Strictly speaking, Layer 3 VPNs could be supported by dedicating individual CO routers to each VPN, but this is cumbersome from a management perspective and not cost-effective.

A key advantage of Layer 3 VPNs is that scalability can be significantly greater through the application of hierarchical routing (it is well understood that the way to build large router networks is to introduce hierarchical routing, thus resulting in fewer routing adjacencies or router neighbour relationships.)

- Layer 2/3 VPN: A network in which restricted, secure routing of IP packets is provided (at Layer 3) while keeping the traffic segregated on a VPN basis, and which uses configured Frame Relay or ATM (Layer 2) virtual circuits for voice, video and non-Lan based data traffic.
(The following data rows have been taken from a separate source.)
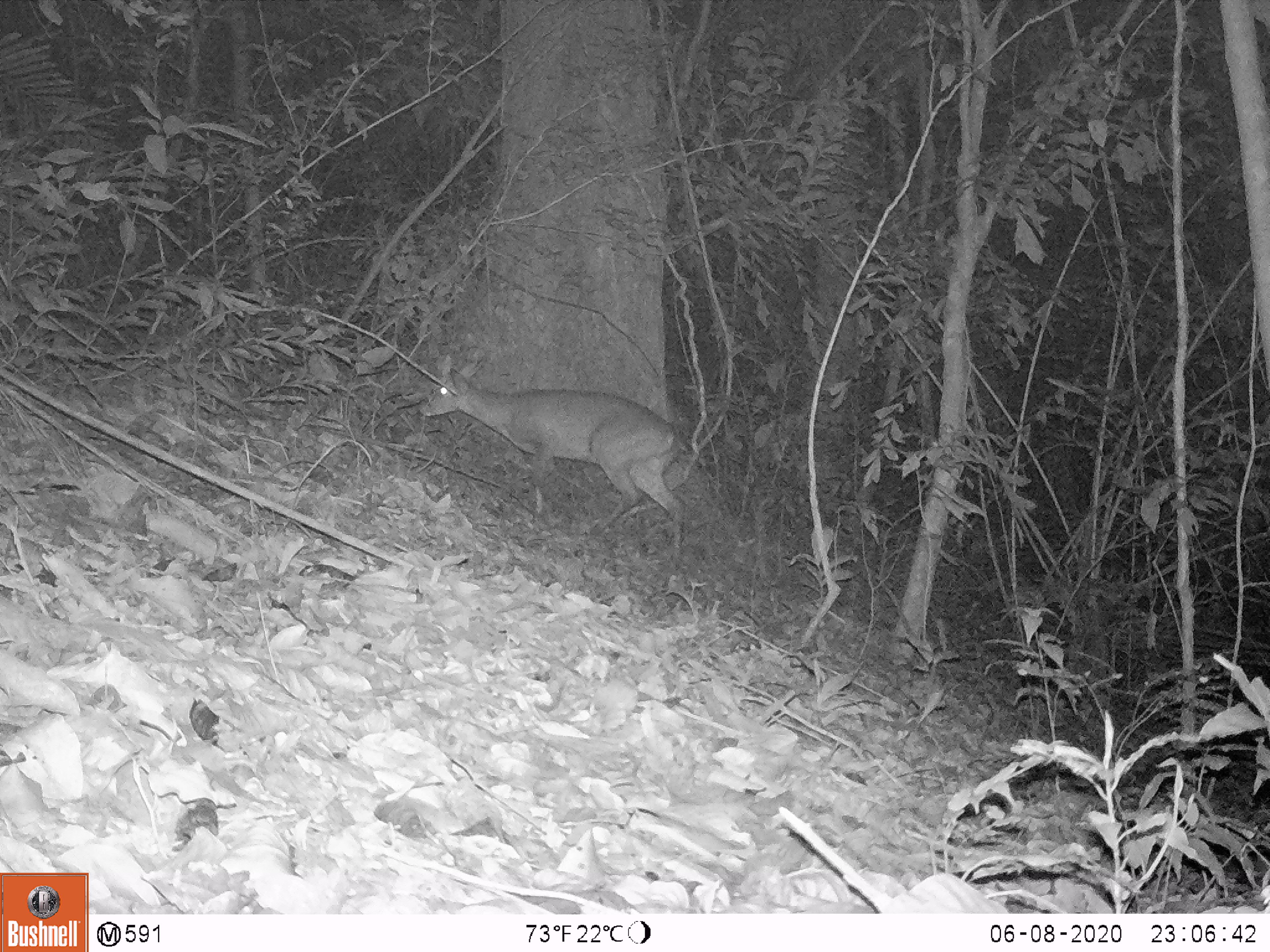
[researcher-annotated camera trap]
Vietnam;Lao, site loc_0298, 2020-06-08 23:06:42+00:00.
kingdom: Animalia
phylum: Chordata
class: Mammalia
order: Artiodactyla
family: Cervidae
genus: Muntiacus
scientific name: Muntiacus vuquangensis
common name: large-antlered muntjac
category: large antlered muntjac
Large antlered muntjac (large-antlered muntjac) (Muntiacus vuquangensis). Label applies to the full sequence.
Traffic aggregation is performed through customer-located devices typically provided by the carrier. This type of VPN service explicitly caters to enterprise users who would like to outsource their entire networking environment.

VPN: NEWBRIDGE'S IP STRATEGY

Newbridge's Versatile IP VPN strategy is to offer service providers end-to-end capabilities focused around five key VPN areas:

- Remote Access VPNs These give remote users reliable access into the corporate network via multi-megabit modems and other access products to support IP capabilities for multimedia applications.
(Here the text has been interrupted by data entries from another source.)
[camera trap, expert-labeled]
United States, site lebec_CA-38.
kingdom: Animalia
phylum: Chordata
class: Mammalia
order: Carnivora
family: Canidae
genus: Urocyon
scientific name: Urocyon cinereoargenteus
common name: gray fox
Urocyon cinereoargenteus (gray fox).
- Intranet VPNs Scalable, secure VPNs that may be partitioned through Versatile IP architecture.

- Intranet VPNs are network-aware Layer 3 VPNs that overcome the limitations of overlay and Layer 2 VPNs.

Extranet VPNs

Scalable secure VPNs that allow connectivity among a community of users through Versatile IP and standards-based tunnelling, while leaving public key and policy management in the hands of the enterprise user.

Enterprise VPNs

These support integrated voice and data applications on a single scalable, reliable, high-bandwidth platform between the customer premise and the central office. Enterprise VPNs are integrated multimedia Layer 2/3 VPNs.

Enhanced Voice/IP VPNs

Deliver enhanced voice services over the internet or intranet using an IP/ATM infrastructure. Enhanced Voice/IP VPNs are a cost-effective alternative to traditional circuit-based voice VPNs.